Our Lady of the May

O Flower of flowers, Our Lady of the May!
Thou gavest us the World’s one Light of Light:
Under the stars, amid the snows, He lay;
While Angels, through the Galilean night
Sang glory and sang peace:
Nor doth their singing cease,
For thou their Queen and He their King sit crowned
Above the stars, above the bitter snows;
They chant to thee, the Lily, to Him the Rose,
With white Saints kneeling round.
Gone is cold night: thine now are spring and day:
O Flower of flowers, our Lady of the May!

O Flower of flowers, our Lady of the May!
Thou gavest us the blessed Christmas mirth:
And now, not snows, but blossoms, light thy way;
We give thee the fresh flower-time of the earth.
These early flowers we bring,
Are angels of the spring,
Spirits of gracious rain and light and dew.
Nothing so like to thee the whole earth yields,
As these pure children of her vales and fields,
Bright beneath skies of blue.
Hail Holy Queen! Their fragrant breathings say:
O Flower of flowers, our Lady of the May!

O Flower of flowers, our Lady of the May!
Breathe from God’s garden of eternal flowers
Blessing, when we thy little children pray:
Let thy soul’s grace steal gently over ours.
Send on us dew and rain,
That we may bloom again,
Nor wither in the dry and parching dust.
Lift up our hearts, till with adoring eyes,
O Morning Star! We hail thee in the skies,
Star of our hope and trust!
Sweet Star, sweet Flower, there bid thy beauty stay:
O Flower of flowers, our Lady of the May!
O Flower of flowers, Our Lady of the May!
Thou leftest lilies rising from thy tomb:
They shone in stately and serene array,
Immaculate amid death’s house of gloom.
Ah, let thy graces be
Sown in our dark hearts! We
Would make our hearts gardens for thy dear care:
Watered from wells of Paradise, and sweet
With balm winds flowing from the Mercy Seat,
And full of heavenly air:
While music ever in thy praise should play,
O Flower of flowers, our Lady of the May!

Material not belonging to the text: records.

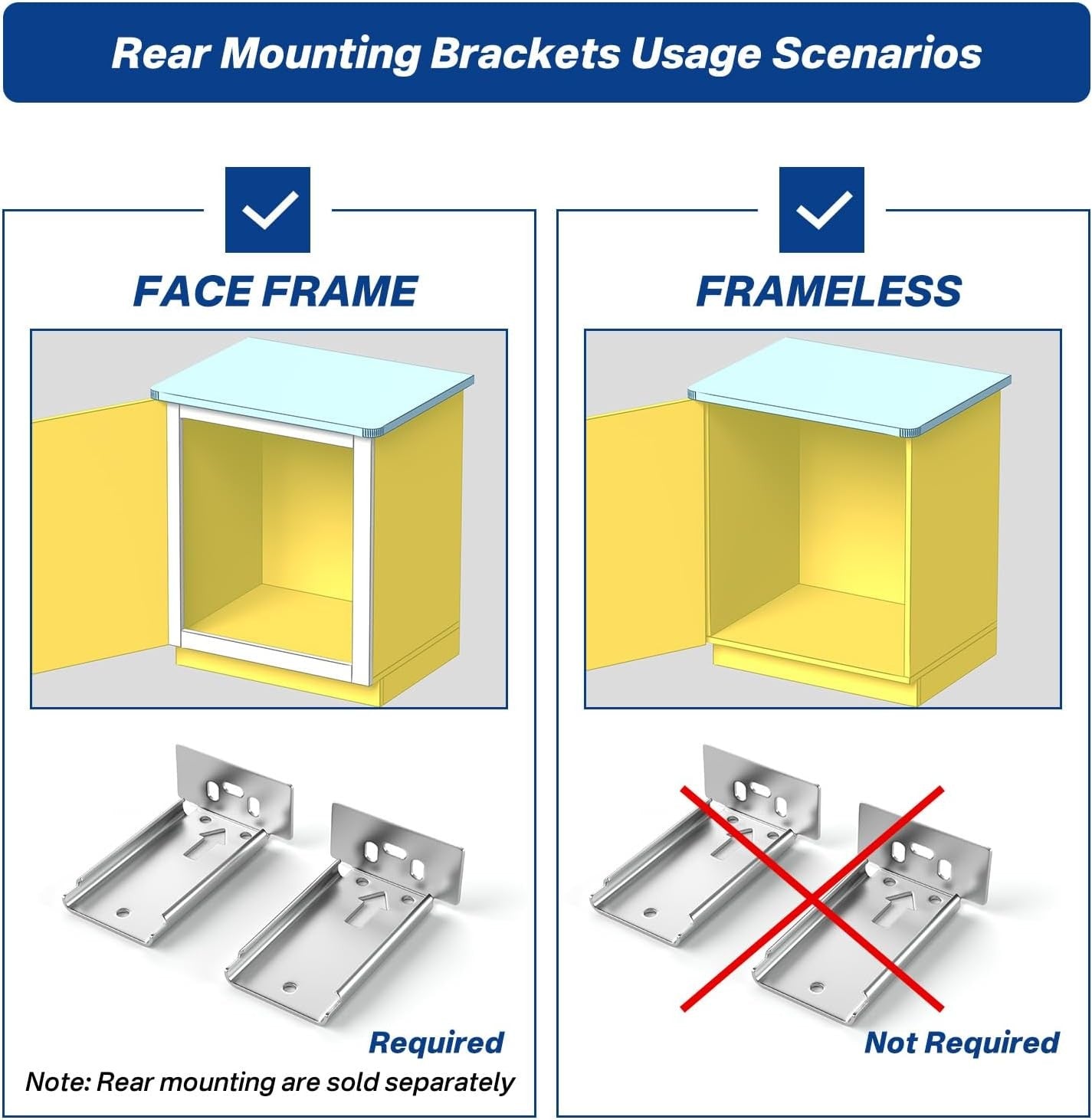 Rear Mounting Brackets Usage Scenarios

FACE FRAME

Required

Note: Rear mounting are sold separately

FRAMELESS

Not Required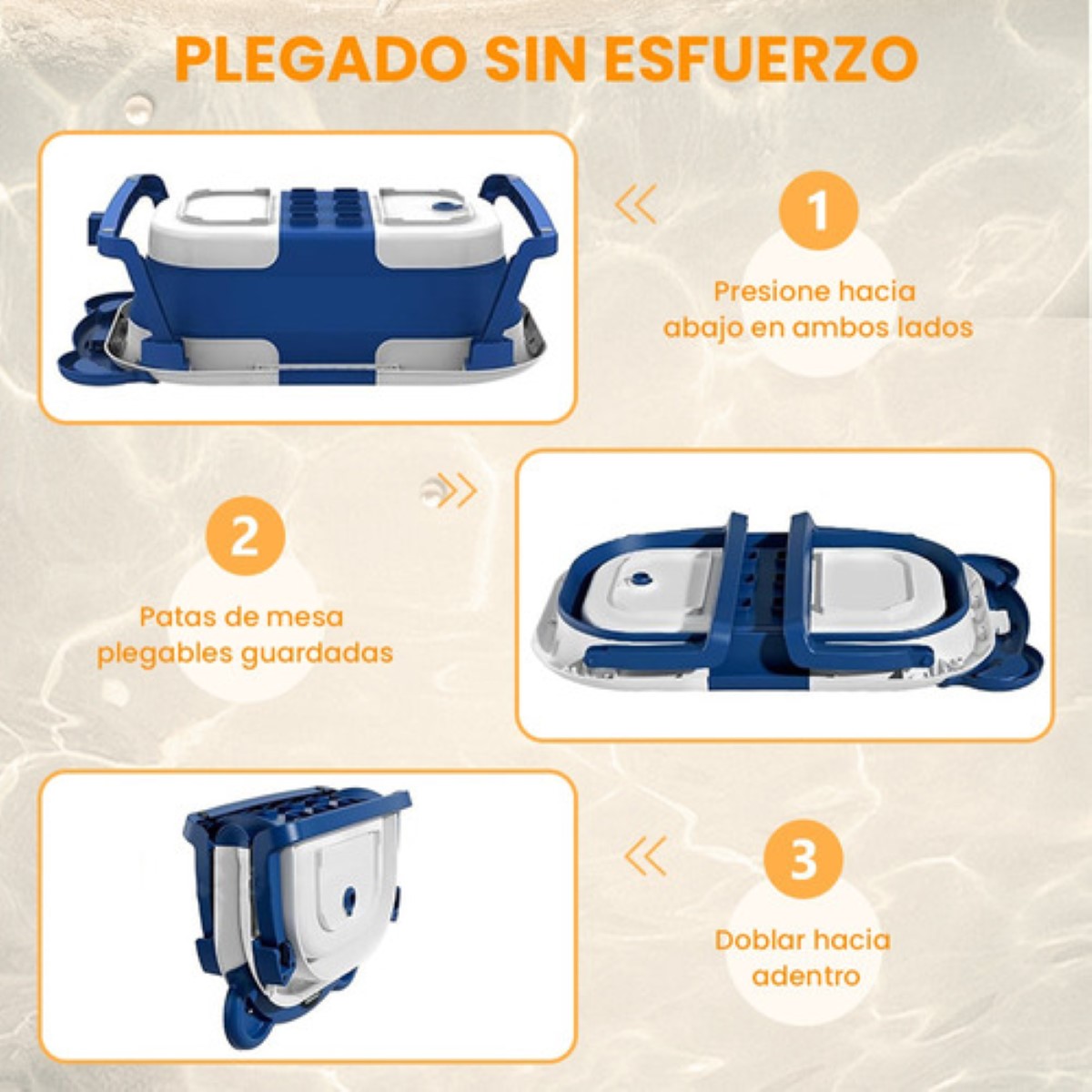 PLEGADO SIN ESFUERZO

1

Presione hacia abajo en ambos lados

2

Patas de mesa plegables guardadas

3

Doblar hacia adentro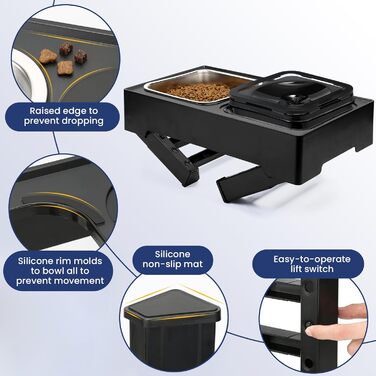 Raised edge to prevent dropping

Silicone rim molds to bowl all to prevent movement

Silicone non-slip mat

Easy-to-operate lift switch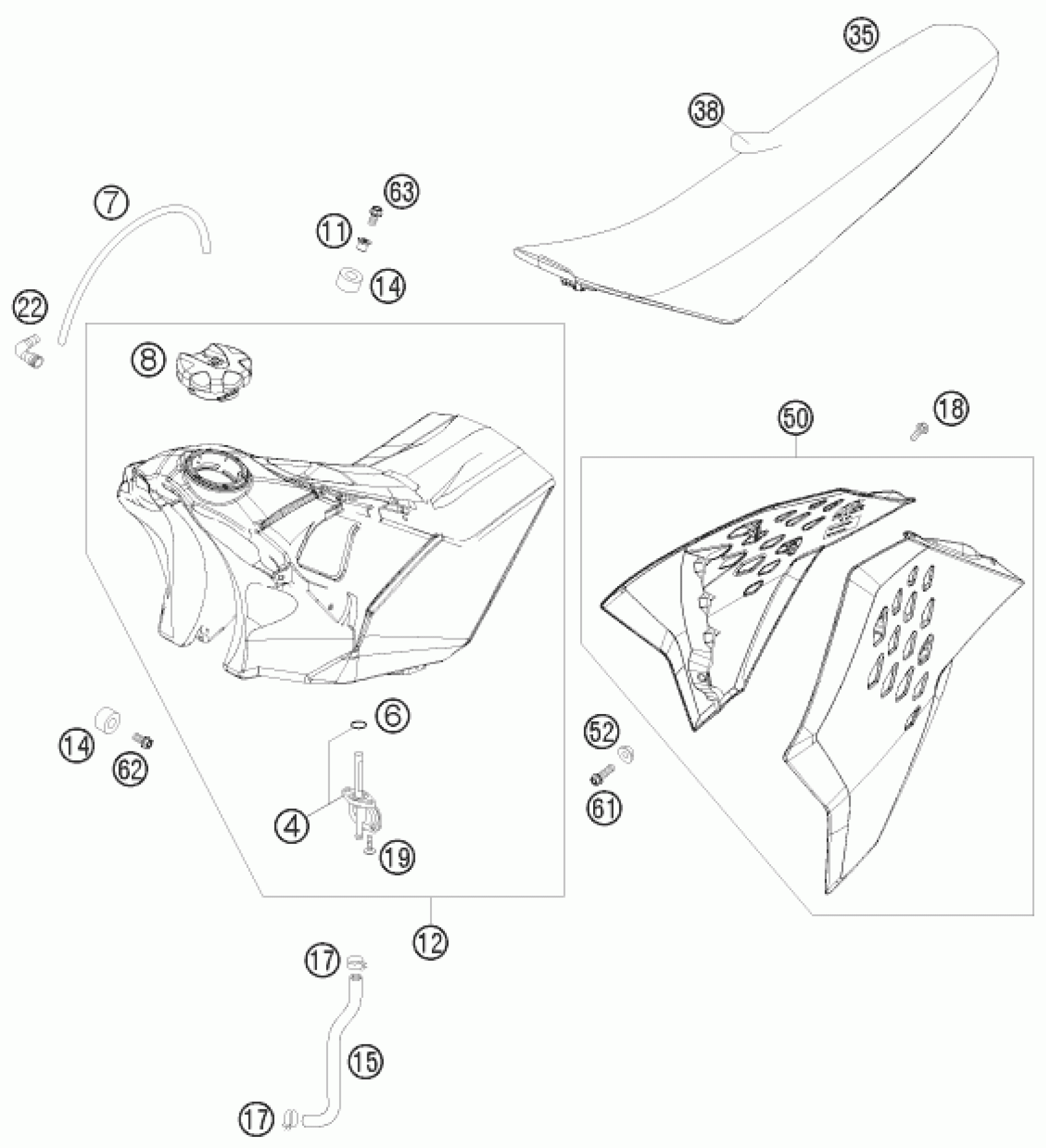 35
38
7
63
11
14
22
8
50
18
6
14
62
52
61
4
19
12
17
15
17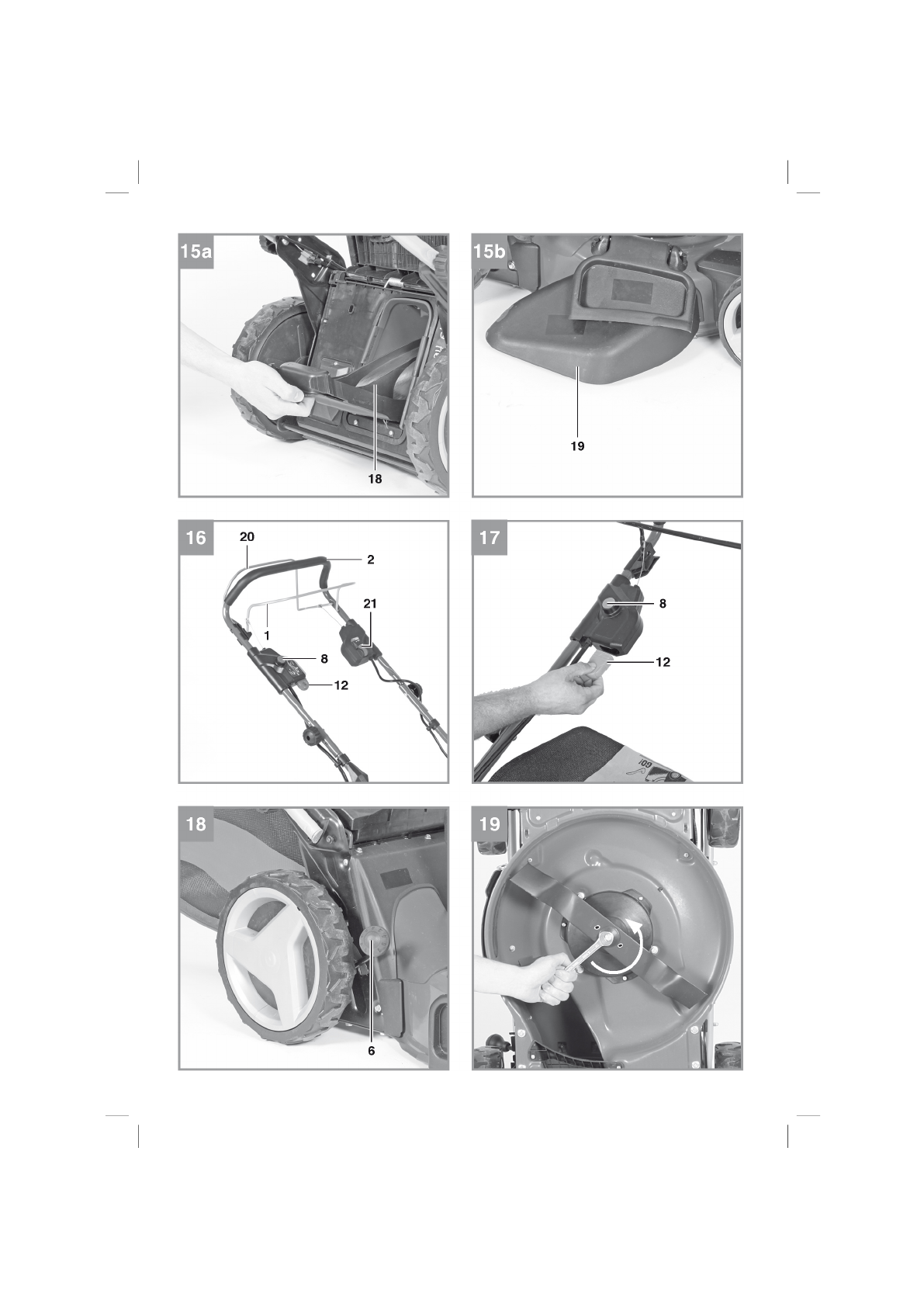 15a

18

15b

19

16

20

2

21

1

8

12

17

8

12

18

6

19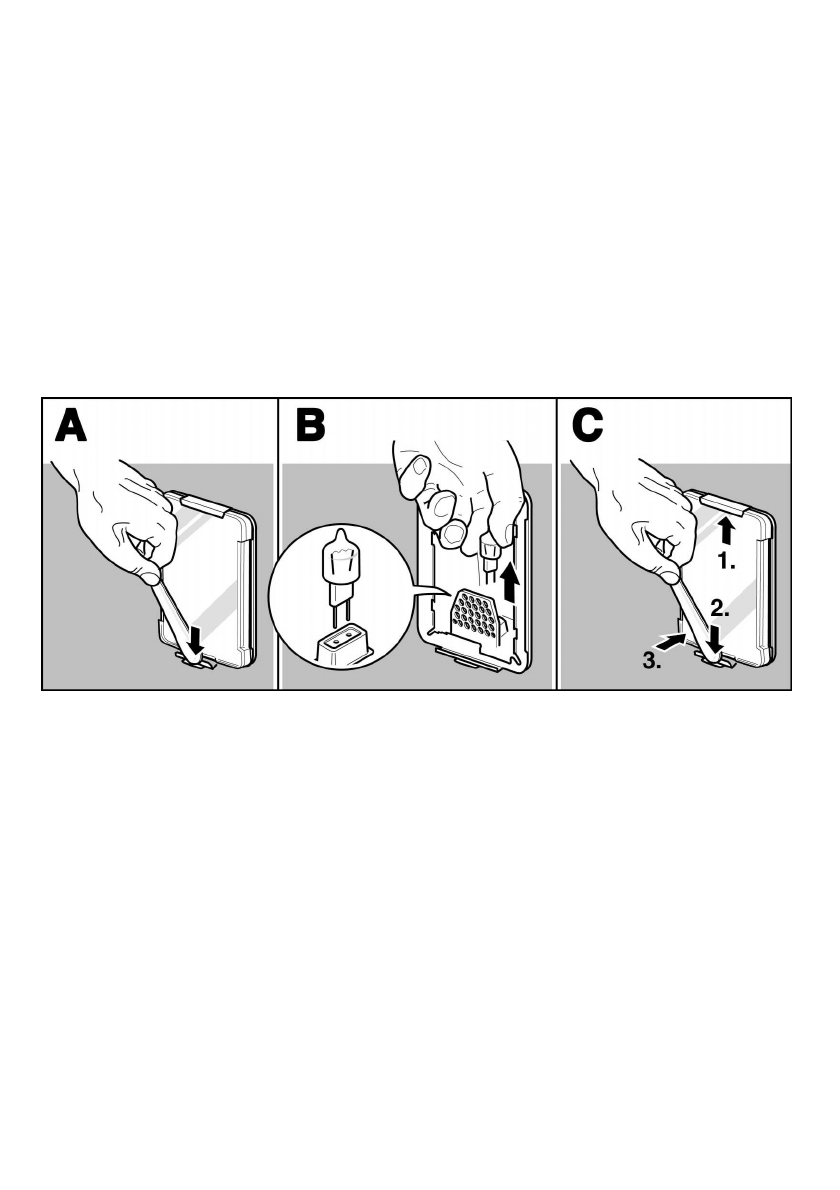 A

B

C

1.

2.

3.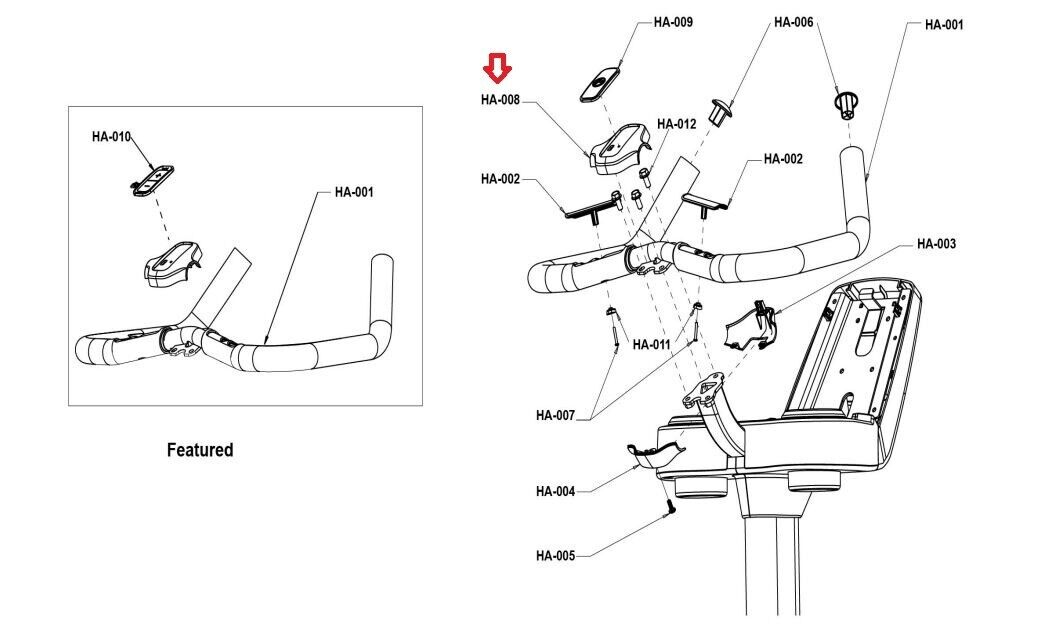 HA-010
HA-001
Featured
HA-009
HA-006
HA-001
HA-008
HA-012
HA-002
HA-002
HA-003
HA-011
HA-007
HA-004
HA-005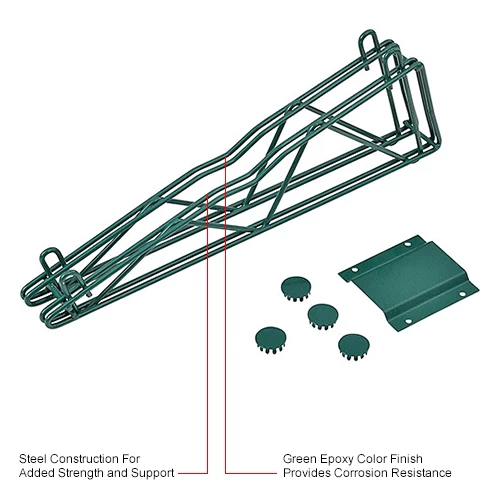 Steel Construction For
Added Strength and Support

Green Epoxy Color Finish
Provides Corrosion Resistance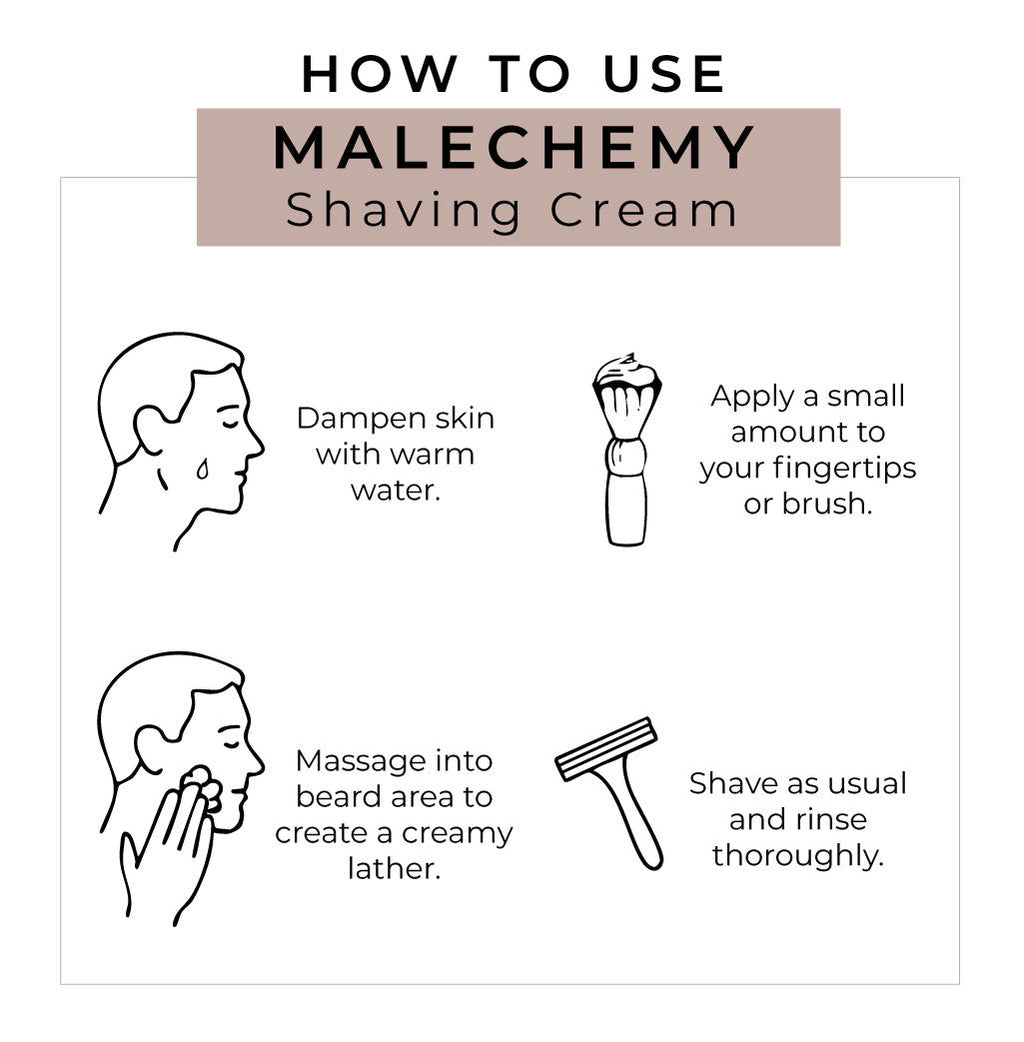 HOW TO USE
MALECHEMY
Shaving Cream

Dampen skin with warm water.

Apply a small amount to your fingertips or brush.

Massage into beard area to create a creamy lather.

Shave as usual and rinse thoroughly.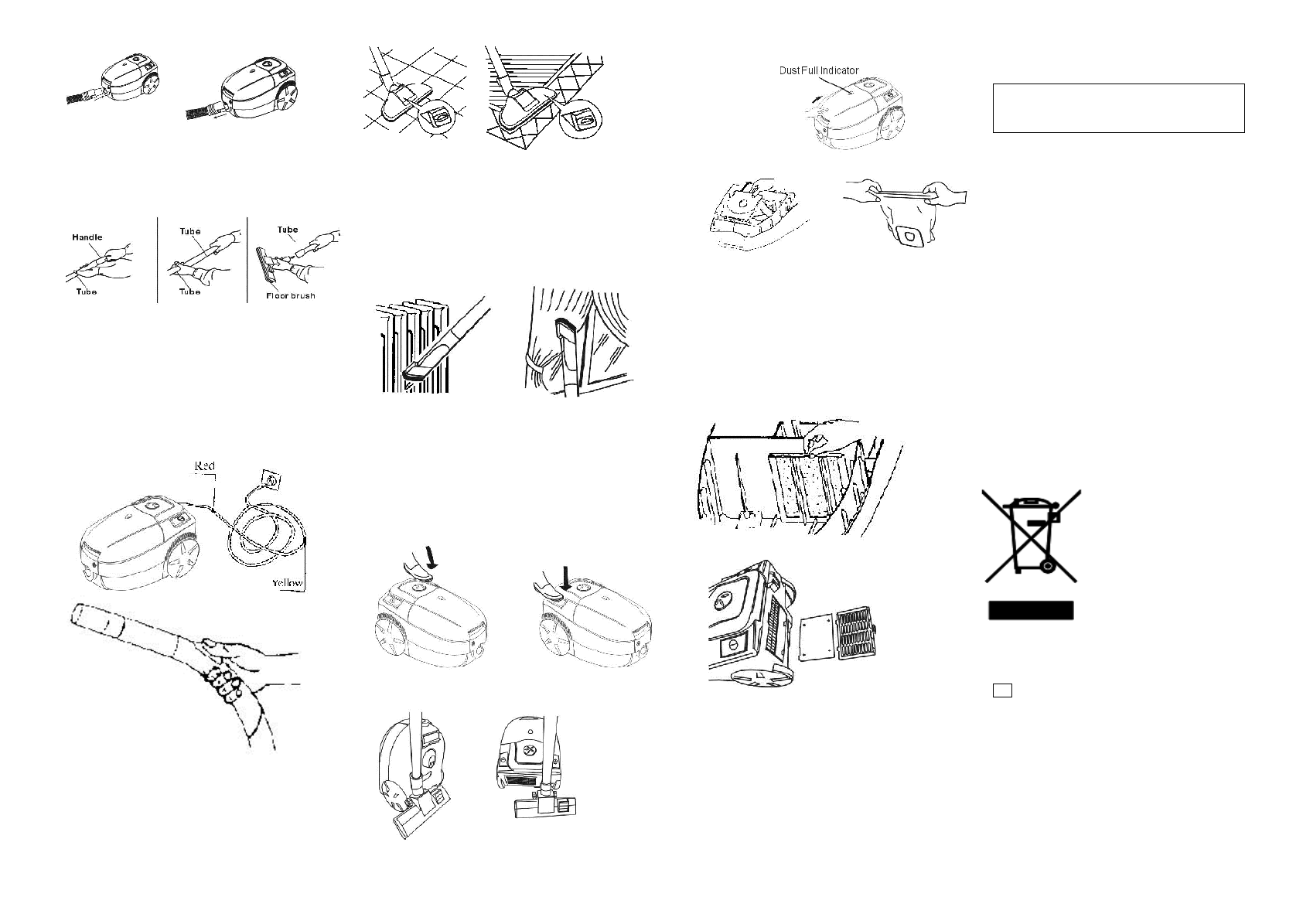 Handle
Tube
Tube
Tube
Tube
Floor brush

Red
Yellow

Dust Full Indicator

O Flower of flowers, our Lady of the May!
Not only for ourselves we plead, God’s Flower!
Look on thy blinded children, who still stray,
Lost in this pleasant land, thy chosen Dower!
Send us a perfect spring:
Let faith arise and sing,
And England from her long, cold winter wake.
Mother of Mercy! Turn upon her need
Thine eyes of mercy: be there spring indeed:
So shall thine Angels make
A starrier music, than our hearts can say,
O Flower of flowers, our Lady of the May!

[An English convert to Catholicism, Lionel Pigot Johnson (1867-1902) was a poet, essayist, and critic.]